Chronic illness can dramatically alter life perspective. If there’s anything I’ve learned from having mitochondrial myopathy, it’s gratitude for my surroundings. I guess I’ve developed a kind of mindfulness from days spent inside my house trying to regain energy. If I’ve drained too much energy, it can take some time to recuperate.
There are only a few feelings in the world that make me realize I’m alive. When the weather is right, I go into my backyard to just sit and relish nature. I don’t notice how stuffy my house is until I feel the wind blow through my hair. I can feel the sun warming my skin, bringing a smile to my face. I love seeing the butterflies and hummingbirds zooming around the flowers. Being out there is much like meditating. It’s peaceful, serene. All the worries of life seem to melt away.
Sometimes my mom and I go on a short ride in the car for a change of scenery. My favorite drive is right down Pacific Coast Highway. We cruise the neighborhoods, looking at the cute houses. In times like those, I don’t dare look at my phone for fear of missing something — even minuscule things like a new sign on a billboard or a fresh coat of paint on a store.

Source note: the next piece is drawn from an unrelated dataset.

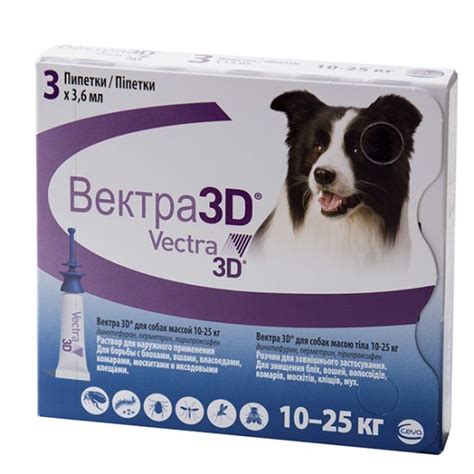 Купити Краплі Вектра 3D для собак від паразитів Vectra 💪 по кращій ціні ...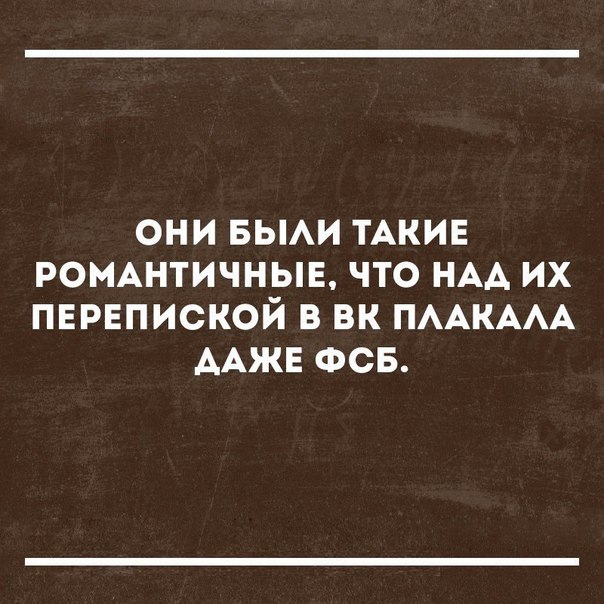 ОНИ БЫАИ ТАКИЕ РОМАНТИЧНЫЕ ЧТО НАА ИХ ПЕРЕПИСКОЙ В ВК ПААКААА ААЖЕ ФСБ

Occasionally, my dog rides with us. My mom and I laugh as his hair blows in the wind, nose twitching while sniffing the air. Sometimes, we drive through Starbucks and order a “puppy frapp” for him — a cup of whipped cream. It’s the day’s highlight to see him get whipped cream all over his cute little face.
Those times make me realize that life isn’t just about working for an income and paying the bills. It’s so easy to get caught up in the motions. Sometimes it may seem like our to-do lists are all that matter. At night, when I pray, I think about my blessings and all the things I have to be grateful for. Even if I haven’t had the most positive day, this prayer is an opportunity to take a second and know that everything is, and will be, OK.